* **What you are asked to do**: Reproduce verbatim the lines of the records from the line containing "Given the choices" through the last line of the records, both included.

★ ★ ★ ★

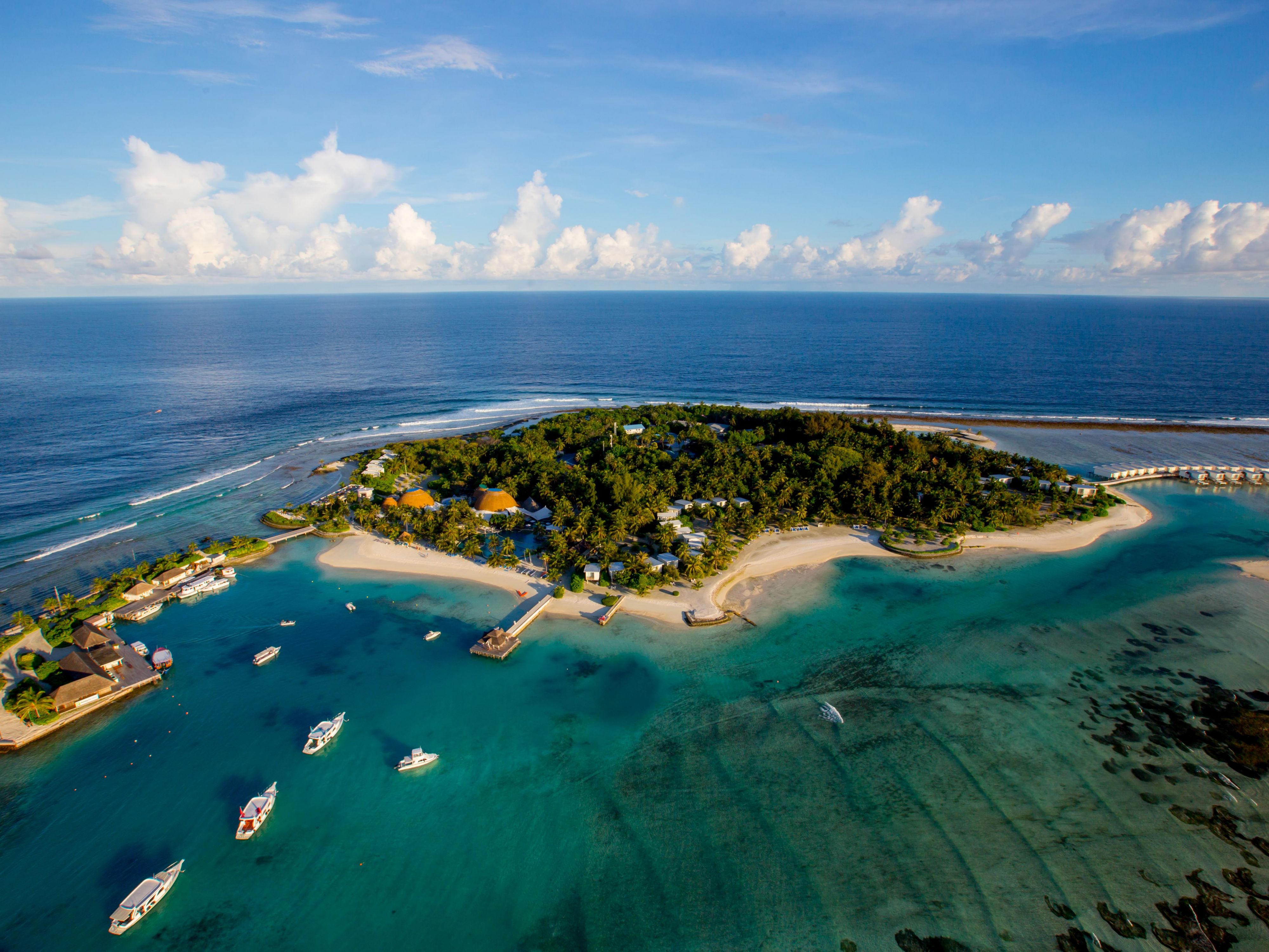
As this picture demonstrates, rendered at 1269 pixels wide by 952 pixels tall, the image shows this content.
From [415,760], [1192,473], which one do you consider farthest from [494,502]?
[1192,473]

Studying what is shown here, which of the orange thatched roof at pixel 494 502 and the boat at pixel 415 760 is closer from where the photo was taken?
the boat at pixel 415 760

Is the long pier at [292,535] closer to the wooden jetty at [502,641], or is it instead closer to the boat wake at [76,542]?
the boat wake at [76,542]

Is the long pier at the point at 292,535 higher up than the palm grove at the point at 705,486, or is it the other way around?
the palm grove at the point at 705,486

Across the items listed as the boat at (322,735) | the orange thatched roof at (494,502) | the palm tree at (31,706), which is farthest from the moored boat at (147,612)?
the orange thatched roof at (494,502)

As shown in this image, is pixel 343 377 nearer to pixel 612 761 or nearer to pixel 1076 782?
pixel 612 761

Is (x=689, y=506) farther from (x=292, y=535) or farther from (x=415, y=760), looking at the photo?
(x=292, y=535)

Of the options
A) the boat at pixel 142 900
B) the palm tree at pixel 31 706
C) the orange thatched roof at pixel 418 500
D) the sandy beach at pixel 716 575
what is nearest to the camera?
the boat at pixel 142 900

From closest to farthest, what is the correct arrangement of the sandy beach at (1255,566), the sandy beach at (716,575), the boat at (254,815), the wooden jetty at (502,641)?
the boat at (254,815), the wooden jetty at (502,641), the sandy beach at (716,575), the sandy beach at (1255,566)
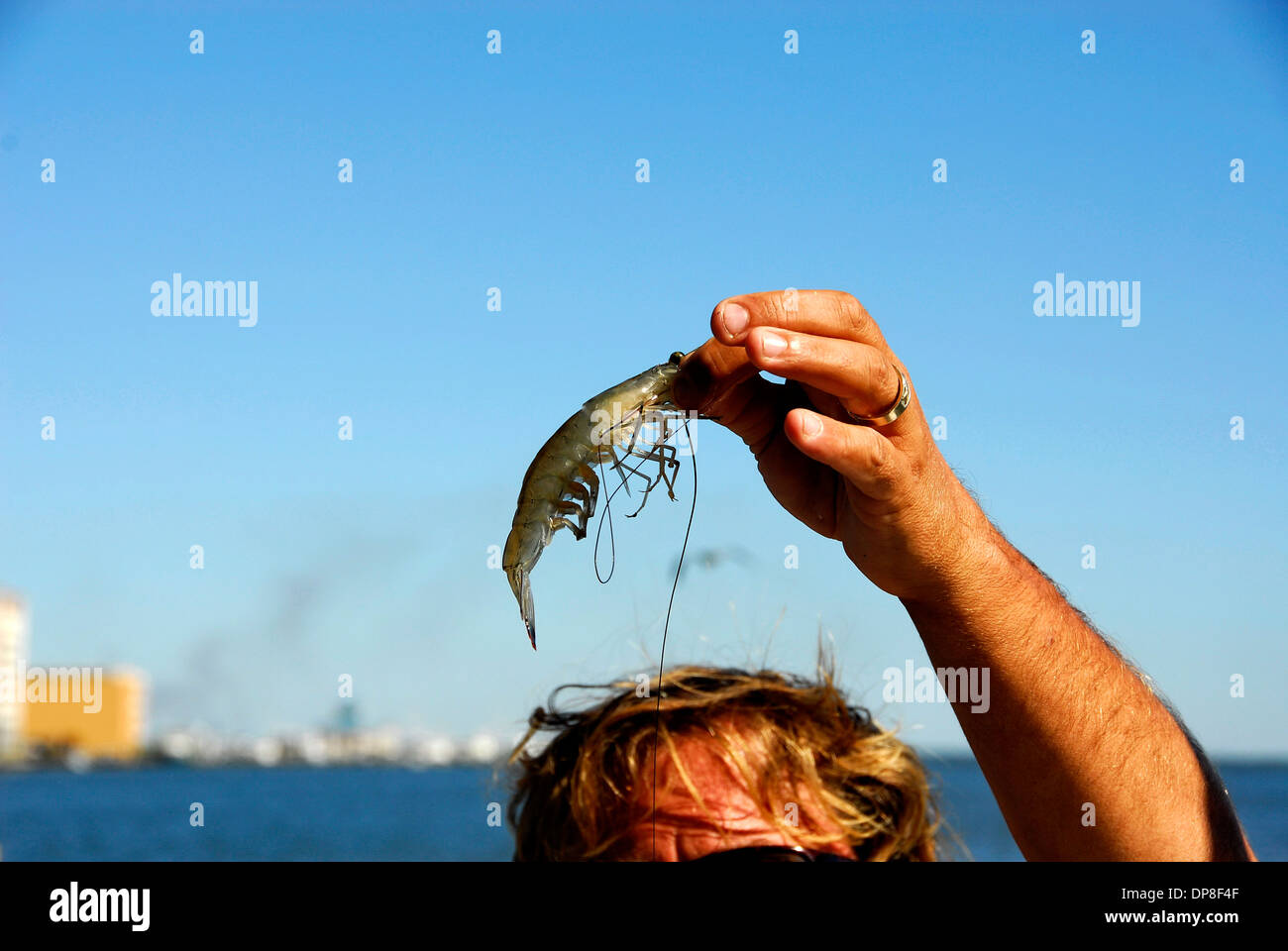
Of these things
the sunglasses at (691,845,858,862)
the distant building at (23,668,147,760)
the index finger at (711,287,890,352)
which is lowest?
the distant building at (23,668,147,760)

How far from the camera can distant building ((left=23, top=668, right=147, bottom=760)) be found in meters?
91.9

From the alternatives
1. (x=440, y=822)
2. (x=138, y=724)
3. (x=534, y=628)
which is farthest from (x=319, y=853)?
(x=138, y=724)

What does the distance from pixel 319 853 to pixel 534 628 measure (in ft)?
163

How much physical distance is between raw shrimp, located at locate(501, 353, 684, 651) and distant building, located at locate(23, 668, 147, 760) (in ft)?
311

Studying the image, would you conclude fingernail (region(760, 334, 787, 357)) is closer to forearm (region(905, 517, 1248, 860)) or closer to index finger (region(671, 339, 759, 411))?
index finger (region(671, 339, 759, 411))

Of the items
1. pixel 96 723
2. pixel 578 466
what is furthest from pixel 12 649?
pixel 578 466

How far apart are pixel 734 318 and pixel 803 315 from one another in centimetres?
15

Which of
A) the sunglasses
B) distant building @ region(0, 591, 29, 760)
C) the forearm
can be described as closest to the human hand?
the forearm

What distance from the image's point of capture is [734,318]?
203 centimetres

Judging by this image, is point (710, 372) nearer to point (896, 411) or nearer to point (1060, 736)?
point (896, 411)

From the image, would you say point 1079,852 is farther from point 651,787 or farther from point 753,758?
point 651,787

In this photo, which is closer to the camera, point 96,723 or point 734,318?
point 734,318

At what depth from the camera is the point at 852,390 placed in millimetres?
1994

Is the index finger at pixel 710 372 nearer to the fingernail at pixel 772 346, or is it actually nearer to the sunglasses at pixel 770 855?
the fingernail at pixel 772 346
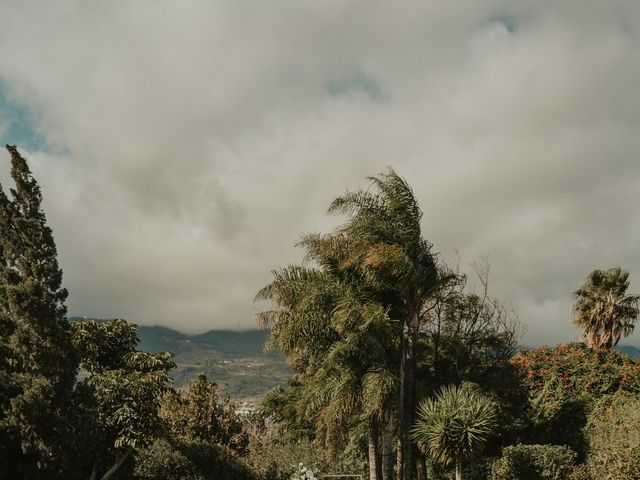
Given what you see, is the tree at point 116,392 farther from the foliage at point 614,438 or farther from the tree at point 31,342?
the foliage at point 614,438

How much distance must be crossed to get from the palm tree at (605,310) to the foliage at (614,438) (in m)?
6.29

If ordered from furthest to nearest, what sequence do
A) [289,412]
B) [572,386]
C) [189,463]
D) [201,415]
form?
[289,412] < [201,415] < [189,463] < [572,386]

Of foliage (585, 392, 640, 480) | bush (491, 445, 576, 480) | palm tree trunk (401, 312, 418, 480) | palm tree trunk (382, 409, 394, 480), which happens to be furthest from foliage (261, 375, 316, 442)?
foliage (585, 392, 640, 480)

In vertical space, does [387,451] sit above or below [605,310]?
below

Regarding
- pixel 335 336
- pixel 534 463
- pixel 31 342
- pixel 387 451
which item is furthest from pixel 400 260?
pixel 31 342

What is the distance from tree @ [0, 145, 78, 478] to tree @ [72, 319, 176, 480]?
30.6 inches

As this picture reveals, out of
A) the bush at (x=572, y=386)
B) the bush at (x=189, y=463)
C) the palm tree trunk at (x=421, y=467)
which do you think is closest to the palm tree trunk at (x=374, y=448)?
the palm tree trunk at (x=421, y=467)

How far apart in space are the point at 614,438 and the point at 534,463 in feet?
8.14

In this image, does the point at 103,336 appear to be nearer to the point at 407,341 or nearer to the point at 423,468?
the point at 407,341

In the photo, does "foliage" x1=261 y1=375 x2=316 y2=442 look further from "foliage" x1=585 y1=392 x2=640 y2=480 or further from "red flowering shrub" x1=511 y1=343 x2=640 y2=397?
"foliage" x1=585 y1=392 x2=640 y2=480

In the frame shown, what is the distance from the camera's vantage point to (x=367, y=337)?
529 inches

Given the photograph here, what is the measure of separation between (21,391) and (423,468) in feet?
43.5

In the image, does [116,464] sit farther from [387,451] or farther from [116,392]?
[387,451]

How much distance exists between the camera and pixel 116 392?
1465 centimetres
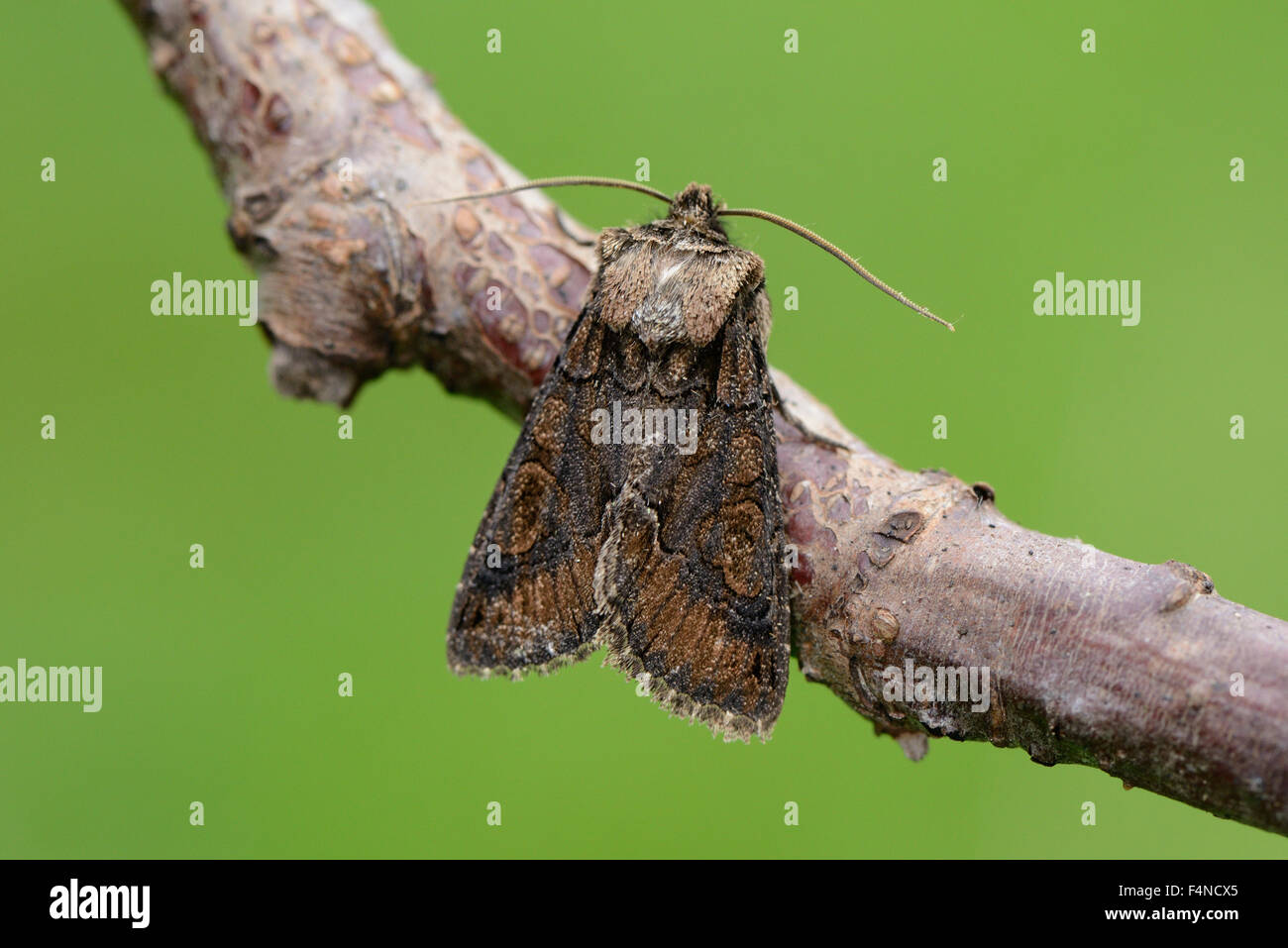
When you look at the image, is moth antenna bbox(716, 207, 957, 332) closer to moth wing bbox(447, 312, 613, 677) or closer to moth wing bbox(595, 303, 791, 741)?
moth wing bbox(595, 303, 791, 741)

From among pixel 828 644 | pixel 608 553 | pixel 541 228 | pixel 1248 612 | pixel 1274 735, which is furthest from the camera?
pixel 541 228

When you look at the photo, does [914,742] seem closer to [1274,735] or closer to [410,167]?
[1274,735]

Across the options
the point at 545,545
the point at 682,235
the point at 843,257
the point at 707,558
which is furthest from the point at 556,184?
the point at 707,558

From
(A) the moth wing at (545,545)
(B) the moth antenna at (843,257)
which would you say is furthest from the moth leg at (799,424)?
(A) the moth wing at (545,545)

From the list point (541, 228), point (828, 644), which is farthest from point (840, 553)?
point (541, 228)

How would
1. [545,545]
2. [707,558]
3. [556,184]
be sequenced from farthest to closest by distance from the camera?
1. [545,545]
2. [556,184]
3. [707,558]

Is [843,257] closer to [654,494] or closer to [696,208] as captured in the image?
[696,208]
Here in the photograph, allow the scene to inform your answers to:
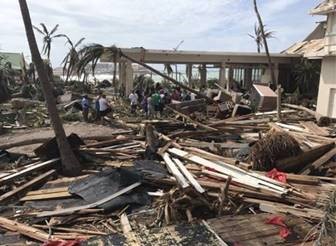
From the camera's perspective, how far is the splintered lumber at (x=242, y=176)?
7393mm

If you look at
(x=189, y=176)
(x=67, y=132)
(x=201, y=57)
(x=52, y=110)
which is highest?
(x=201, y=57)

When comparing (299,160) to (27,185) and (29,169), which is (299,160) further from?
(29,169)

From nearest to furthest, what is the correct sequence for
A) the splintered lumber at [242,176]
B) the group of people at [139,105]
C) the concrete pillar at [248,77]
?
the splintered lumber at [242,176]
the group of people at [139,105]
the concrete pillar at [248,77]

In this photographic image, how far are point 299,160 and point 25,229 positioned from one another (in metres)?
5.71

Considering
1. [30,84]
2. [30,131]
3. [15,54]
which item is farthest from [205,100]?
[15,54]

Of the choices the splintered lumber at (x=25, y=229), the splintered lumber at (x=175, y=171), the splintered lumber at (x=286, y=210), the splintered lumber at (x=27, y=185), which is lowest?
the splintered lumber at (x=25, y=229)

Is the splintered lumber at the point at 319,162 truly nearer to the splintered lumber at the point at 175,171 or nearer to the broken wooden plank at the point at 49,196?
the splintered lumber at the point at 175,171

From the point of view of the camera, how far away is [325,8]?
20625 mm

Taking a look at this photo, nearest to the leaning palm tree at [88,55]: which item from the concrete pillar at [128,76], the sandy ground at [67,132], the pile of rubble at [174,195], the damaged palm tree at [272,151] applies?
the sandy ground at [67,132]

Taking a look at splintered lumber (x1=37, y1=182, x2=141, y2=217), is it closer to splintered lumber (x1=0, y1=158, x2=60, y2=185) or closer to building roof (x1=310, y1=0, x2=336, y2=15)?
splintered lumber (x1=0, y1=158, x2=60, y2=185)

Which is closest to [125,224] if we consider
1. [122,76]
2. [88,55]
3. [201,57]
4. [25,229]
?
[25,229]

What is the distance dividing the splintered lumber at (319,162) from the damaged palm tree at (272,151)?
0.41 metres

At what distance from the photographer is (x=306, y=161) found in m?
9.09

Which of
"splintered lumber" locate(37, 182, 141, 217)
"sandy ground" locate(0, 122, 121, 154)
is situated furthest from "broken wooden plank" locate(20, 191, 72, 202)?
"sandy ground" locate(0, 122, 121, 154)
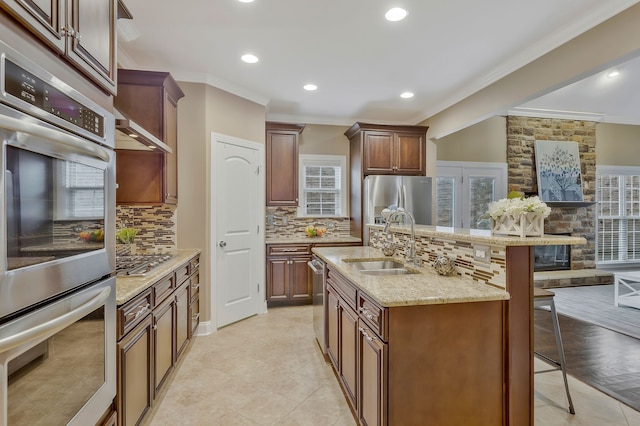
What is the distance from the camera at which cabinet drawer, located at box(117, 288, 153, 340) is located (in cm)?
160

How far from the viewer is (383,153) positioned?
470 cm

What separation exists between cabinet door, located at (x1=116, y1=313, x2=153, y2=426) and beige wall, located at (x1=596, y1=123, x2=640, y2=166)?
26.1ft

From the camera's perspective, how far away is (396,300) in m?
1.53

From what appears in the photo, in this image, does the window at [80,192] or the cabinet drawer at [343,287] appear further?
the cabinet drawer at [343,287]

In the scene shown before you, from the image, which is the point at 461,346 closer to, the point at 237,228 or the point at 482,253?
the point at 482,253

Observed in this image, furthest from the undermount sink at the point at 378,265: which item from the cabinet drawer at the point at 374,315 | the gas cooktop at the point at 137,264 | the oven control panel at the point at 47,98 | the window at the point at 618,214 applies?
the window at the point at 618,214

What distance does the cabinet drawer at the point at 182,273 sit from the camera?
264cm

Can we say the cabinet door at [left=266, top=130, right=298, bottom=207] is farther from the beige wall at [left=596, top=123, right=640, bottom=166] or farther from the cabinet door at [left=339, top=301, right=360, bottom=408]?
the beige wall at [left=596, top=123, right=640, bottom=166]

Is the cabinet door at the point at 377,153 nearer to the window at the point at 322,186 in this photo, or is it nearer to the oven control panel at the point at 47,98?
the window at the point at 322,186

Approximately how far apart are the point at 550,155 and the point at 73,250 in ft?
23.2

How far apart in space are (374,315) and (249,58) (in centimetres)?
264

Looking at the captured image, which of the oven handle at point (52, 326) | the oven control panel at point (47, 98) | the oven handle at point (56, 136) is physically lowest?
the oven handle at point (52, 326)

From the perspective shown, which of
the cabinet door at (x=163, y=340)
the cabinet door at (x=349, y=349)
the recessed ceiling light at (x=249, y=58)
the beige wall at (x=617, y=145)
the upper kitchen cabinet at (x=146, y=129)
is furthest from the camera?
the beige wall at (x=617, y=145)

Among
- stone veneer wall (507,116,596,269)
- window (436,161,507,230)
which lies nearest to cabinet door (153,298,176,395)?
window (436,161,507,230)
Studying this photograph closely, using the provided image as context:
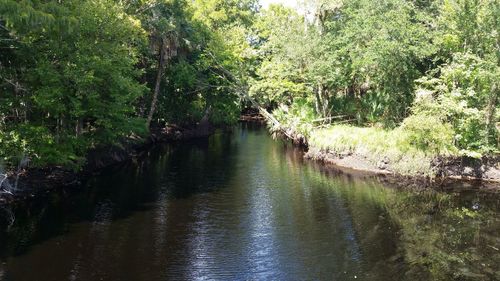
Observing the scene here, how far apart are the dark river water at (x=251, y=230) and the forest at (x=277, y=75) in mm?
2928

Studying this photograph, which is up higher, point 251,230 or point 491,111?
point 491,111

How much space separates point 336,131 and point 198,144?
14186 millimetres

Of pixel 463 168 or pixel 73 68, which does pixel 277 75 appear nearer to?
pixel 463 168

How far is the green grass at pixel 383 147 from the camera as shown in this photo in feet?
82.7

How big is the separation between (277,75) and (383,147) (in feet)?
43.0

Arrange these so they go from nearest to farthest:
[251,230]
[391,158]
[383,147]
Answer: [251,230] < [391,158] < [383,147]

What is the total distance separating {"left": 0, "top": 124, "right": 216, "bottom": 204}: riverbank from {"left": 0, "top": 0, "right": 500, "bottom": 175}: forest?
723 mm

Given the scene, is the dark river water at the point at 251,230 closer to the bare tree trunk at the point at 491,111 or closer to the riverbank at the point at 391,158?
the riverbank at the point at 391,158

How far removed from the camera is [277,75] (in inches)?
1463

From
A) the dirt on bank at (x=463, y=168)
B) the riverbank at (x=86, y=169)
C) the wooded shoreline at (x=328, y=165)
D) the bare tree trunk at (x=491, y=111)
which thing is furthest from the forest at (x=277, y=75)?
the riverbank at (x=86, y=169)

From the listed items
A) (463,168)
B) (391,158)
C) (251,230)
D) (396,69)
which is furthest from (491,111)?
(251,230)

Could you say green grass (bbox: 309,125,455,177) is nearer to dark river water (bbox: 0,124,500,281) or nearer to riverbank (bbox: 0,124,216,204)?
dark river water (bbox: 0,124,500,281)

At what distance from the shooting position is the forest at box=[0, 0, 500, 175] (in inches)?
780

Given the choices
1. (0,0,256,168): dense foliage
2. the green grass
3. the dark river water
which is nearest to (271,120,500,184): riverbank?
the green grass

★ ★ ★ ★

* **The solution**:
Given the choices
1. (0,0,256,168): dense foliage
2. the green grass
3. the dark river water
which is nearest to (271,120,500,184): riverbank?
the green grass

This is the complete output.